Cluster Tasks

This page describes issues we have had with the cluster (most recent ones first) and how we have dealt with them.

  • Strange bandwidth issues:  ib_send_bw tests on second rack (rc41-rc80 with ConnectX-3 nics and 56Gbps SwitchX switches) only show ~1650MB/s between nodes.
    1. Bandwidths are apparently fine (~3200MB/s) between rc01-rc40, which are on th old switches (though they route through the new switches)
    2. Strangely, bandwidths between nodes in first rack and second rack are fine (~3200MB/s)
      1. So it appears to be a combination of new nics talking to new nics!?

The above appears to be due to some NICs coming up as pcie x4 (rather than x8) at boot. This can be checked for by doing lspci -d 15b3: -xxx |grep ^70 |cut -d " " -f 4. If you see '82', all's good. 42 means x4. Something else is probably even worse.

  • rc43's infiniband interface isn't detected. It probably needs to be re-seated in the pci-e slot.

It appears to have come back after a reboot or power cycle. Perhaps it's related to the x4 vs. x8 pcie issue.

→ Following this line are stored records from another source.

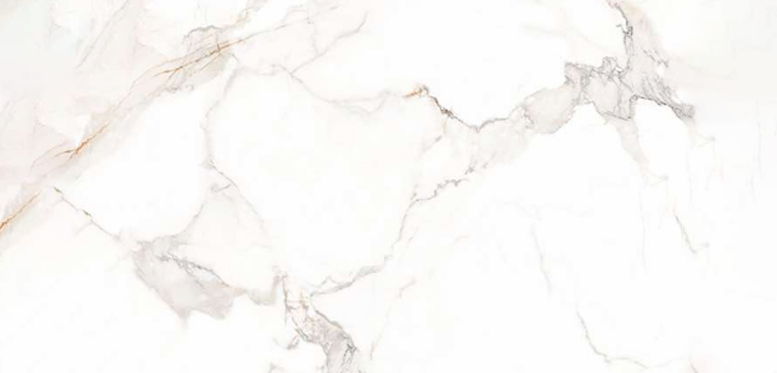 Calacatta Golden Mate _ Pulido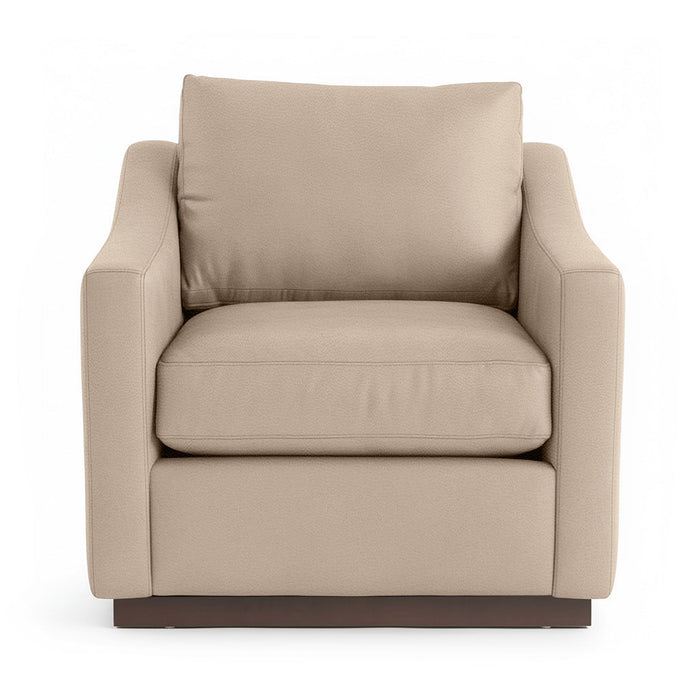 Aspen - Accent Chair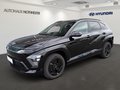 Daumennagel 1 - Hyundai KONA EV MY 26 65kWh 204 PS Trend Assistenz-Paket Elektro 2WD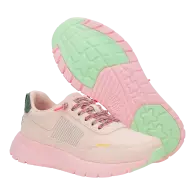 Sirocco Alta W Friendship Lace 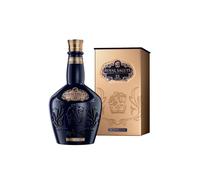 Escocia Royal Salute 21 Years Signature Blend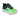 401495 SKECHERS METEOR LIGHTS KRENDOX KIDS SKECHERS KIDS FOOTWEAR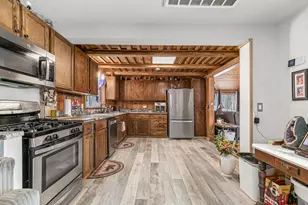 29450 Sloan St, Klamath Falls, OR 97601 - Photo 14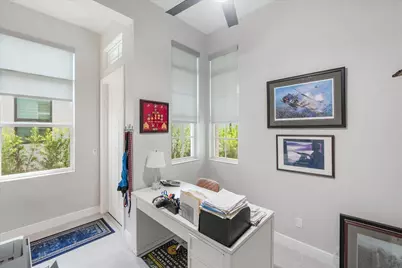 152 SE Via Tirso, Port Saint Lucie, FL 34952 - Photo 25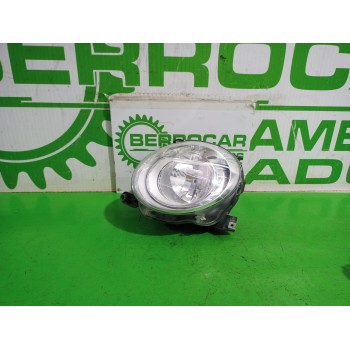 FARO IZQUIERDO 51787492 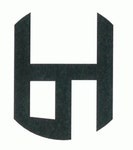 (주)JH컨설팅 2020년 기업정보 | 회사소개, 근무환경, 복리후생 등 기업정보 제공 - 사람인 (주)JH컨설팅기업정보 - 사람인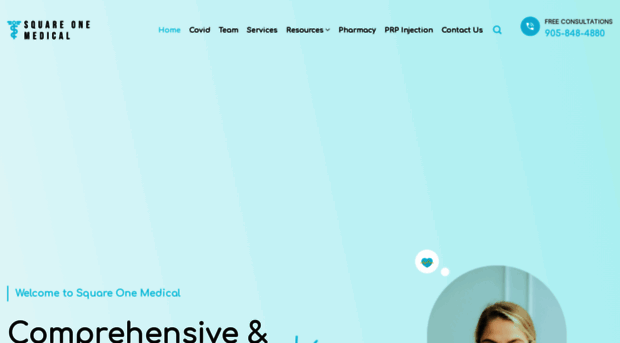 squareonemed.ca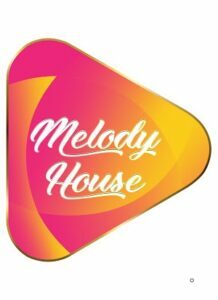 Melody House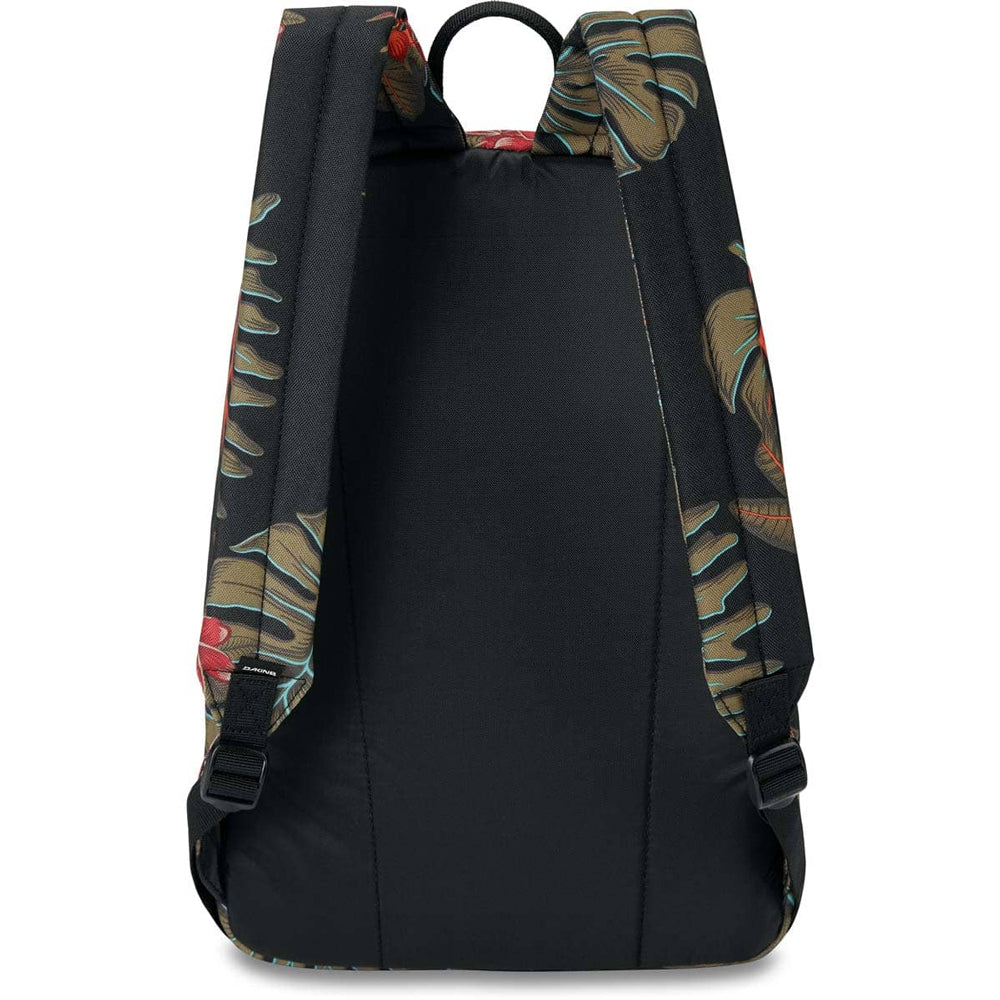 Dakine Womens 365 Mini 12L Backpack – Ocean Sports Boardridersguide Dakine Womens 365 Mini 12L Backpack – Ocean Sports Boardridersguide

  • A handful of ports on the second rack are down:  rc45, rc53, rc59, rc63, rc70
    1. Figure out if these are cable, nic, or switch port issues.
Try running ibdiagnet -P all=1 as root and look at /var/tmp/ibdiagnet2/ibdiagnet2.log to find out what links look dubious (i.e. are experiencing bit errors).
  • Update SSD firmware on all drives to version 0309 (http://www.crucial.com/support/firmware.aspx). Otherwise they'll start crashing after being up for >= 5184 hours.
    1. Done. Modified the boot2880.img's autoexec.bat in the above iso to run the following commands at boot:
      1. sleeps appeared necessary. x8sit's shutdown.com didn't work for some reason, so the machines should be poked via ipmi to reset them after they've had enough time to finish.

        sleep 3
         echo yes | dosmcli.exe --bus ALL -f fwa.img -u 0 --segmented 10
        sleep 3 
        echo yes | dosmcli.exe --bus ALL -f fwa.img -u 1 --segmented 10
  • Update BIOS versions to 1.2 on all 80 machines (hoping this helps with the ConnectX-3 HCAs showing up as x4 or x2 devices, rather than x8)
    • Done. Now all cards show up as PCIe 1.0, rather than 2.0!